LONDON, May 13 - British inflation will be just above 1 percent in 2 years, and the economy will recover more slowly than previously thought, the Bank of England said, although there are big risks in both directions.
Sterling fell almost a cent against the dollar, Britain's top FTSE 100 share index fell and gilt futures rose after the BoE's Inflation Report on Wednesday suggested monetary policy will need to remain loose for some time to come.
BoE Governor Mervyn King said he was "certainly" not disappointed with the impact of its quantitative easing programme to pump extra money into the economy but stressed high uncertainty surrounding the BoE forecasts.

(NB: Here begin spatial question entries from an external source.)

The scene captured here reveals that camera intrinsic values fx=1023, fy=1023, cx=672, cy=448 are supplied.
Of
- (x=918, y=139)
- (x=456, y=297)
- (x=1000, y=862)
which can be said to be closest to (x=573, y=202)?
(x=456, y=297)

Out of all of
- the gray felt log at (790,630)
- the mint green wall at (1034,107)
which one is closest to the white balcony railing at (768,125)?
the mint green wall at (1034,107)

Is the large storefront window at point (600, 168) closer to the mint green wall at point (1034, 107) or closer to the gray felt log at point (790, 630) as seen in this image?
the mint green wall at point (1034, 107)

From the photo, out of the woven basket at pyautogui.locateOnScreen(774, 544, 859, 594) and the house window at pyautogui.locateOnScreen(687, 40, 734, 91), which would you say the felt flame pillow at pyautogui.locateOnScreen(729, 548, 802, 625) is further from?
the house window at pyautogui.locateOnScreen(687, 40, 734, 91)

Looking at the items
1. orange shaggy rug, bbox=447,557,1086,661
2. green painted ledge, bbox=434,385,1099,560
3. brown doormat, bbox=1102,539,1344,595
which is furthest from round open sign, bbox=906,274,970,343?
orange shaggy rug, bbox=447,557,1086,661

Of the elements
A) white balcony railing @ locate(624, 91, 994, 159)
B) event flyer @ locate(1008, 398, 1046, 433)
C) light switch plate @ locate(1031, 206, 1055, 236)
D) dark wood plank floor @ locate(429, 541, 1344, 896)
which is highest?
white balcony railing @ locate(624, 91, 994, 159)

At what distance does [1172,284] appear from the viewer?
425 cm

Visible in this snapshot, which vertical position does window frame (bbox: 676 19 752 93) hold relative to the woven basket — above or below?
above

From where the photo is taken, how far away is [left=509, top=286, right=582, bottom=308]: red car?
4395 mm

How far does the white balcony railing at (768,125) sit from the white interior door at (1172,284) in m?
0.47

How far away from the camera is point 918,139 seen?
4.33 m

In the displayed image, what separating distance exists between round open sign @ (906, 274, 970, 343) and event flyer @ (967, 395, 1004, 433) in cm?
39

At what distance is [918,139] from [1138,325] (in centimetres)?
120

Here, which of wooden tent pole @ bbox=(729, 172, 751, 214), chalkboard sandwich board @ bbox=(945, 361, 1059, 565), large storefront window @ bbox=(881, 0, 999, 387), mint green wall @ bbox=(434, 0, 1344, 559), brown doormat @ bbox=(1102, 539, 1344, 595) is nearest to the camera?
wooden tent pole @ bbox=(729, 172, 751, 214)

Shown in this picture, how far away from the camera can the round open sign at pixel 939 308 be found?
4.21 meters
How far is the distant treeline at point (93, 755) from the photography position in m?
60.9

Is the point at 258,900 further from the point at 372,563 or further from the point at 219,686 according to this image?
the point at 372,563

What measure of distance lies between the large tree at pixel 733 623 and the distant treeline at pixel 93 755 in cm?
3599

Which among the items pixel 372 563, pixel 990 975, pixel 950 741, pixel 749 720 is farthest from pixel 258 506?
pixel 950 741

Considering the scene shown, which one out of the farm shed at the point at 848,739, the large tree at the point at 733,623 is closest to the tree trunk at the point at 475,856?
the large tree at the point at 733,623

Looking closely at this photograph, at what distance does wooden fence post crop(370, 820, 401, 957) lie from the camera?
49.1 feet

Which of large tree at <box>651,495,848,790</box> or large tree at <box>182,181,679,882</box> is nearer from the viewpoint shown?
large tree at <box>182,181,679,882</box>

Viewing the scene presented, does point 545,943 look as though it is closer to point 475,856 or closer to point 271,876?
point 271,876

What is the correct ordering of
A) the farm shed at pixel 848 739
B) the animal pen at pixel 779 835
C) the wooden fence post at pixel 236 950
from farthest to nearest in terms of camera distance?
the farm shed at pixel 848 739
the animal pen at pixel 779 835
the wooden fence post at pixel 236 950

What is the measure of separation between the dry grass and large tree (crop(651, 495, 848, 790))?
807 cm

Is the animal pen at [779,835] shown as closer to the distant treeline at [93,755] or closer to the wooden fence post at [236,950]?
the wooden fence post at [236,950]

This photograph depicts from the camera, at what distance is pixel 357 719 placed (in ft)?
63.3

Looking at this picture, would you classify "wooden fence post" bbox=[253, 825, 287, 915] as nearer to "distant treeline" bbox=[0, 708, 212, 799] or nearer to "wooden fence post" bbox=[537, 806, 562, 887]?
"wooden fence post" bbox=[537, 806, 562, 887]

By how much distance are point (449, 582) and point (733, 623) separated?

"Growth has just as much chance of being positive over the next 12 months as it has of being negative," King told reporters.
In its quarterly forecasts, which factor in market rates and its 125 billion pounds asset purchase programme, the BoE sees inflation troughing at around 0.5 percent at the end of 2009 before picking up to around 1.2 percent in 2 years time.
That is still well below the official 2 percent target.
GDP is seen troughing with an annual fall of around 4.5 percent at the start of the second quarter of this year, with growth then resuming at the start of 2010 before hitting a rate of around 2.5 percent in 2 years time.
The GDP forecasts show a flatter trough and growth resuming slightly later than in February's report, suggesting interest rates will need to be kept lower for longer and perhaps increasing the size of its quantitative easing programme.
"The message here is that they are going to be in no hurry at all to start to tighten policy, whether that is through a reversal of QE (quantitative easing) or higher interest rates", Jonathan Loynes of Capital Economics said.
"It seems to me to inject a bit of caution amidst all the talk of green shoots of recovery."
OPPOSING FORCES
King said the prospect of necessary fiscal consolidation in many countries after the downturn would put a drag on recovery.
"The outlook for domestic activity and inflation continues to be dominated by the balance between opposing forces," the BoE said in its report.
Weak global demand, the adjustment of the UK economy and weak bank lending were being countered by considerable economic stimulus, weak sterling, past falls in commodity prices and actions to improve the availability of credit.
The BoE said the world economy remained in deep recession and trade fell precipitously but there were promising signs the pace of decline both at home and abroad had begun to moderate.
It said the timing and strength of the recovery was highly uncertain but on balance the economic stimulus already in train pointed to "a relatively slow recovery".
"The projected distribution for GDP growth is weaker than in the February report, reflecting lower-than-expected activity in the first quarter of 2009 both at home and abroad and a judgement that it is likely to take longer for bank lending to return to normal than assumed in February."
The BoE said it would take time to assess the impact of its QE programme and it will be many months before the effect will show in GDP data.